[TAREA A REALIZAR]
Devuelve todas las líneas siguientes sin ningún cambio.

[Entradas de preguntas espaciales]

:::::

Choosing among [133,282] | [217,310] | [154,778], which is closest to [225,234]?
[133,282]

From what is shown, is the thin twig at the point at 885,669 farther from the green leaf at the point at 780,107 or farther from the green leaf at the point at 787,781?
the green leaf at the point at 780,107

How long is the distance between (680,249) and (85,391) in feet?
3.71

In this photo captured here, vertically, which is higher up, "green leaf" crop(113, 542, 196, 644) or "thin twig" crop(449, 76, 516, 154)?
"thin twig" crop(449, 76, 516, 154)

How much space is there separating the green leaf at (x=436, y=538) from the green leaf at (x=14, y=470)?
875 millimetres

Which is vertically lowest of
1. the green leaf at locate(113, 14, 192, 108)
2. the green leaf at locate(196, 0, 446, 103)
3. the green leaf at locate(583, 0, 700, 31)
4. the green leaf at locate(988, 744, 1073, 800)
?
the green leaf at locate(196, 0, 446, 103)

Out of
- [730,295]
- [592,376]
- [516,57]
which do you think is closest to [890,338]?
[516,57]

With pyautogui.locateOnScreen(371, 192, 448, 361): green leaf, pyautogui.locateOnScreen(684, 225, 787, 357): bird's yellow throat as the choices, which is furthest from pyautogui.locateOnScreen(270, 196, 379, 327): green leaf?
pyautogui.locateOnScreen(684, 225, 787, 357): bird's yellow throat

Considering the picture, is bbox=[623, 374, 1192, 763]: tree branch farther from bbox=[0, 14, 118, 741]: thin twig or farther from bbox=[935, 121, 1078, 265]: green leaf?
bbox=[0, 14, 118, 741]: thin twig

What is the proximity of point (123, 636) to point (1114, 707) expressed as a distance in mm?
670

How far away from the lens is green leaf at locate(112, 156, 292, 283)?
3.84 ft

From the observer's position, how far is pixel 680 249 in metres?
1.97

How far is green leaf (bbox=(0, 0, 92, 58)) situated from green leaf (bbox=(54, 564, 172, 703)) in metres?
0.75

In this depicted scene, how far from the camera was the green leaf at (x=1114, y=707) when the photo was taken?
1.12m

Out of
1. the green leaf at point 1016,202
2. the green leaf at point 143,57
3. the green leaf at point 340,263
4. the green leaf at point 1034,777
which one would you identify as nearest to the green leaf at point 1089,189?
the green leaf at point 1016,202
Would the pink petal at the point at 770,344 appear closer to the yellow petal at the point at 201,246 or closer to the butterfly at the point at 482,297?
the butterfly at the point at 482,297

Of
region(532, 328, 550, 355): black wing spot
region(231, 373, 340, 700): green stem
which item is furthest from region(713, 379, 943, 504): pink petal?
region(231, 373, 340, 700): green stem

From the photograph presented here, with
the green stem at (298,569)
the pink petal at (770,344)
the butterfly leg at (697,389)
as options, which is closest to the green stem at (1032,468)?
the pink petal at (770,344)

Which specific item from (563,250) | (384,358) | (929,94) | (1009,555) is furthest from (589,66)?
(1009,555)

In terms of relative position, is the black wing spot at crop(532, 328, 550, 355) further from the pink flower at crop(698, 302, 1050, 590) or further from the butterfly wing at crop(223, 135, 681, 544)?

:::::

[RESULTADO OBTENIDO]
Choosing among [133,282] | [217,310] | [154,778], which is closest to [225,234]?
[133,282]

From what is shown, is the thin twig at the point at 885,669 farther from the green leaf at the point at 780,107 or farther from the green leaf at the point at 787,781?
the green leaf at the point at 780,107

How long is the distance between (680,249) and (85,391) in feet?
3.71

In this photo captured here, vertically, which is higher up, "green leaf" crop(113, 542, 196, 644) or "thin twig" crop(449, 76, 516, 154)?
"thin twig" crop(449, 76, 516, 154)

How much space is there separating the green leaf at (x=436, y=538) from the green leaf at (x=14, y=470)?
875 millimetres

Which is vertically lowest of
1. the green leaf at locate(113, 14, 192, 108)
2. the green leaf at locate(196, 0, 446, 103)
3. the green leaf at locate(583, 0, 700, 31)
4. the green leaf at locate(988, 744, 1073, 800)
?
the green leaf at locate(196, 0, 446, 103)

Out of
- [730,295]
- [592,376]
- [516,57]
which do you think is closest to [890,338]?
[516,57]

With pyautogui.locateOnScreen(371, 192, 448, 361): green leaf, pyautogui.locateOnScreen(684, 225, 787, 357): bird's yellow throat as the choices, which is furthest from pyautogui.locateOnScreen(270, 196, 379, 327): green leaf?
pyautogui.locateOnScreen(684, 225, 787, 357): bird's yellow throat

Considering the picture, is bbox=[623, 374, 1192, 763]: tree branch farther from bbox=[0, 14, 118, 741]: thin twig or farther from bbox=[935, 121, 1078, 265]: green leaf?
bbox=[0, 14, 118, 741]: thin twig

What is the proximity of point (123, 636) to point (1114, 707) expressed as a distance in mm?
670

How far away from the lens is green leaf at locate(112, 156, 292, 283)?
3.84 ft

From the observer's position, how far is pixel 680 249 in metres?
1.97

How far is green leaf (bbox=(0, 0, 92, 58)) situated from green leaf (bbox=(54, 564, 172, 703)) in metres?
0.75

In this depicted scene, how far from the camera was the green leaf at (x=1114, y=707) when the photo was taken?
1.12m

Out of
1. the green leaf at point 1016,202
2. the green leaf at point 143,57
3. the green leaf at point 340,263
4. the green leaf at point 1034,777
which one would you identify as nearest to the green leaf at point 1089,189?
the green leaf at point 1016,202
Would the pink petal at the point at 770,344 appear closer to the yellow petal at the point at 201,246 or closer to the butterfly at the point at 482,297?
the butterfly at the point at 482,297

Of
region(532, 328, 550, 355): black wing spot
region(231, 373, 340, 700): green stem
which item is furthest from region(713, 379, 943, 504): pink petal?
region(231, 373, 340, 700): green stem

From the photograph presented here, with
the green stem at (298,569)
the pink petal at (770,344)
the butterfly leg at (697,389)
as options, which is closest to the green stem at (1032,468)?
the pink petal at (770,344)

Which specific item from (563,250) | (384,358) | (929,94) | (1009,555) is furthest from (589,66)?
(1009,555)

In terms of relative position, is the black wing spot at crop(532, 328, 550, 355) further from the pink flower at crop(698, 302, 1050, 590) or further from the butterfly wing at crop(223, 135, 681, 544)?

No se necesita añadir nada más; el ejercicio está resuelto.